Monday, April 25, 2016

to be fair

To be fair, I’m not positive he raped me. The doubt is what kept me from telling anyone for a year. The doubt is what made me sprinkle it into conversation with a light-hearted tone when I finally felt ready to tell someone.

What I do know is that I feel broken. What I do know is that I struggle with trust. What I do know is that I find it impossible to be intimate: either the loud voice in my head yelling ‘HE’S USING YOU! WHY WOULD ANYONE CARE ABOUT *YOU*’ stops me before anything starts, or I end up subconsciously contorting my body into bizarre shapes, squishing my thighs together as tight as I can. “what are you doing with your legs?” someone once asked. I cried for hours the next day. What was I doing with my legs?

It is possible that on the morning of my surgery two and a half years ago, I put my panties on inside out. It is possible that at a certain point during the day while I was still groggy from the anesthetic, I unbuttoned and unzipped my jeans myself. It is possible that on this same day, I experienced random, non-menstrual vaginal bleeding. To be fair, it seems far more likely that these three things all happened than my doctor taking advantage of my unconscious body.

The factor that can’t be ignored is the uneasiness I felt when I went to the bathroom and saw all that blood. I have tried all this time to brush it off as my dramatic nature or something. The shame I feel to accuse (within myself) my doctor of committing such a horrible act. The shame I feel to compare what *might have* happened to me with what really does happen to half of the world’s female population. How Dare I? Who Am I To Say Such Things?

These thoughts have been crippling me all this time. They have changed my life for the worse. I am the world’s champion of pushing people away.
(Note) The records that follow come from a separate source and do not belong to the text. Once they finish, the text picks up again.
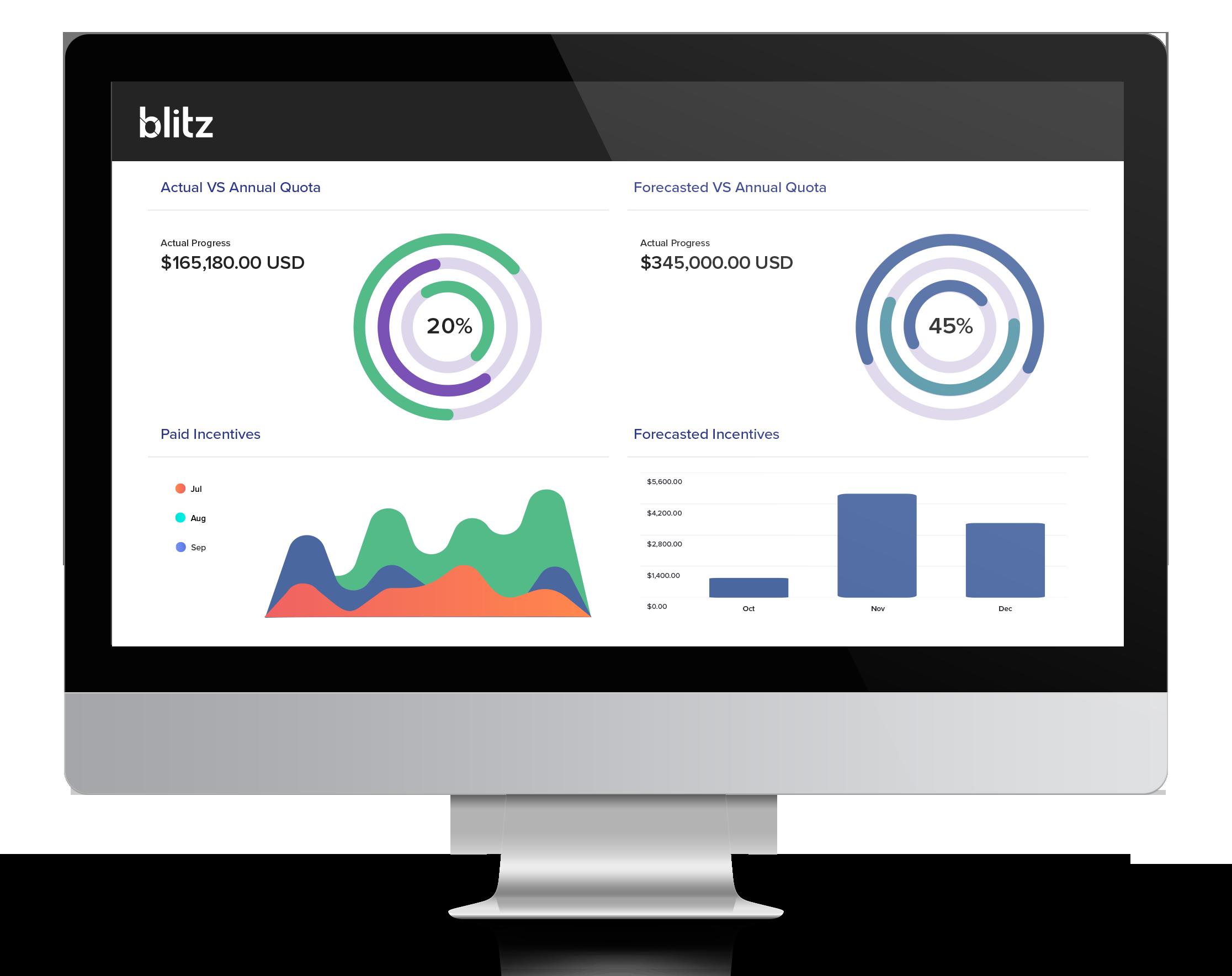 Blitz Commission Management Software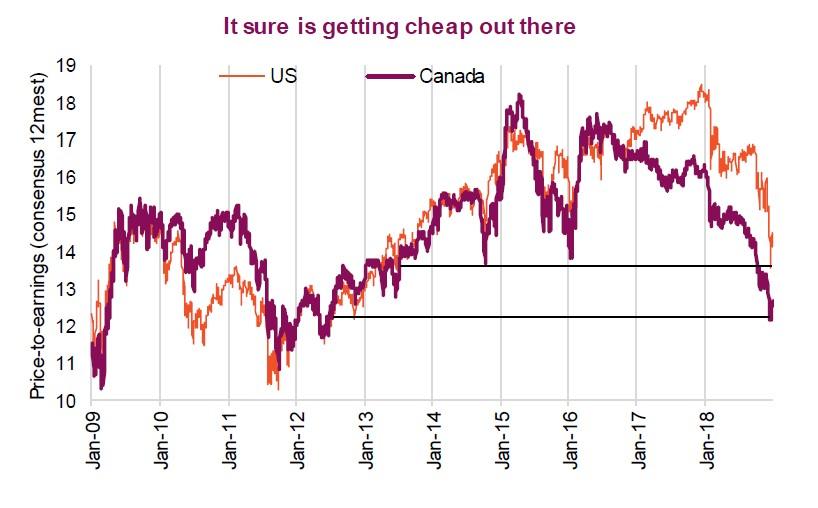 Cheap Markets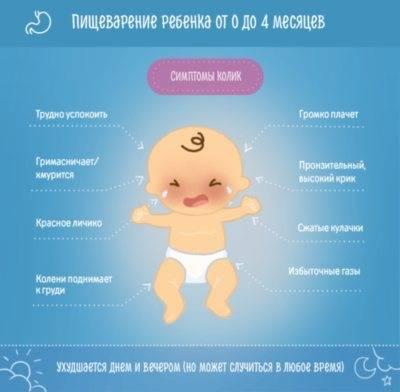Когда начинаются колики у новорожденного?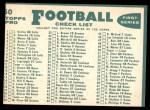 1960 Topps #50   Lions Team Checklist Back Thumbnail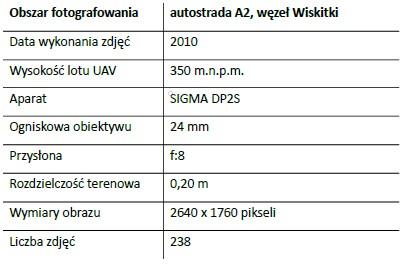 Tab. 3. Parametry aparatu i wybrane parametry lotu dla obszaru węzła Wiskitki na autostradzie A2.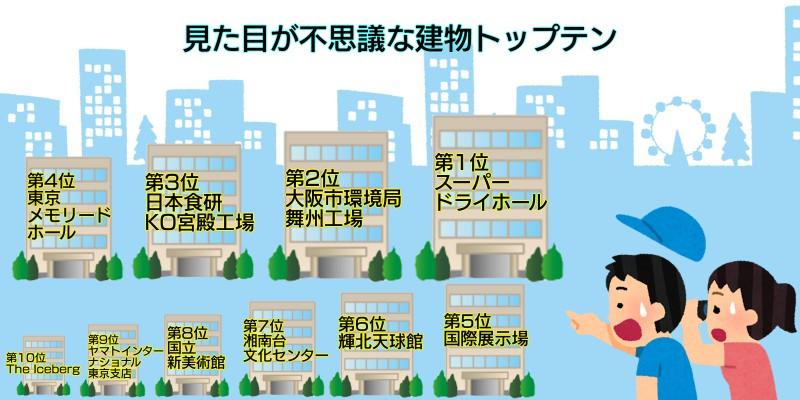 日本にある変わった建物ランキング 画像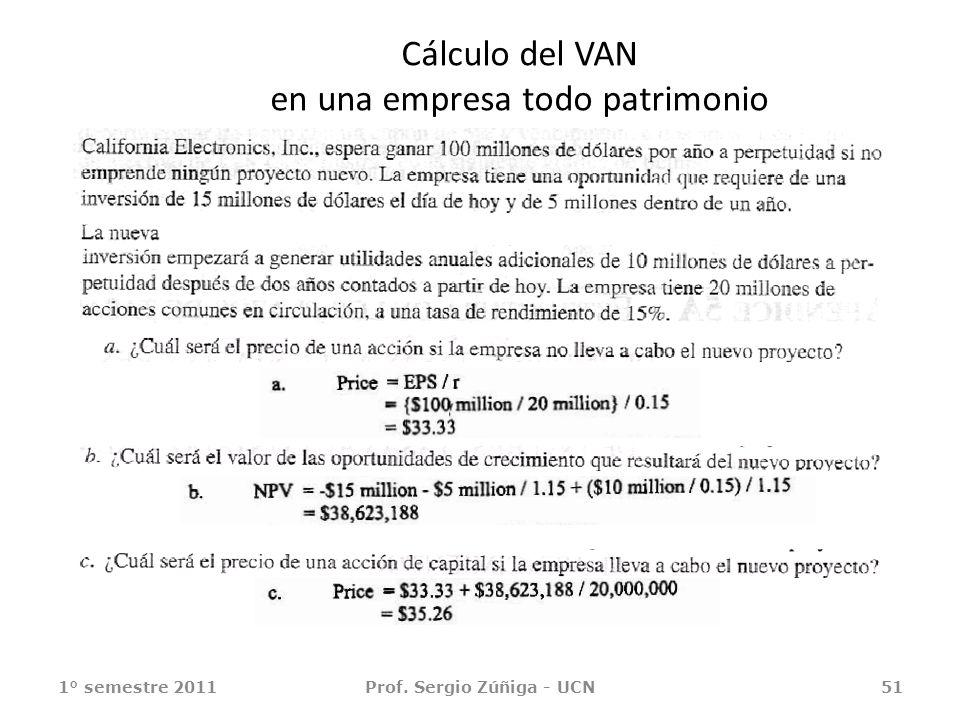 Cálculo del VAN en una empresa todo patrimonio 1° semestre 2011Prof. Sergio Zúñiga - UCN51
I would rather spend all my time alone because spending time with other people always feels forced and fake. I like who I am, but I can’t comprehend why anyone else would.

To be fair, maybe these thoughts have nothing to do with my being sexually assaulted (or my impression that maybe I could have been). But in any case, I’m finally admitting to myself that I do need help and that not being able to figure out my emotions on my own isn’t a bad thing. That there is an alternative to crying every day. That sometime in the future, I may consider myself worthy of a loving relationship with someone whom I truly believe has my best interests at heart.

This realization has been such a long time coming for me. Please don’t tell me to get my hymen examined. Please don’t tell me the answer lies in me trying to see the glass half-full rather than half-empty. Don’t tell me to drink less alcohol. Don’t tell me that therapy is a joke.


To be fair, maybe I should cut down on my three drinks a week. To be fair, maybe therapy won’t benefit me. Maybe I’ll spend hours of my time and hundreds of my dollars for a stranger to stroke my ego and call me a victim and I won’t grow from it at all. But to be fair, maybe I will. These are my lessons to learn. Can’t you just support me in that?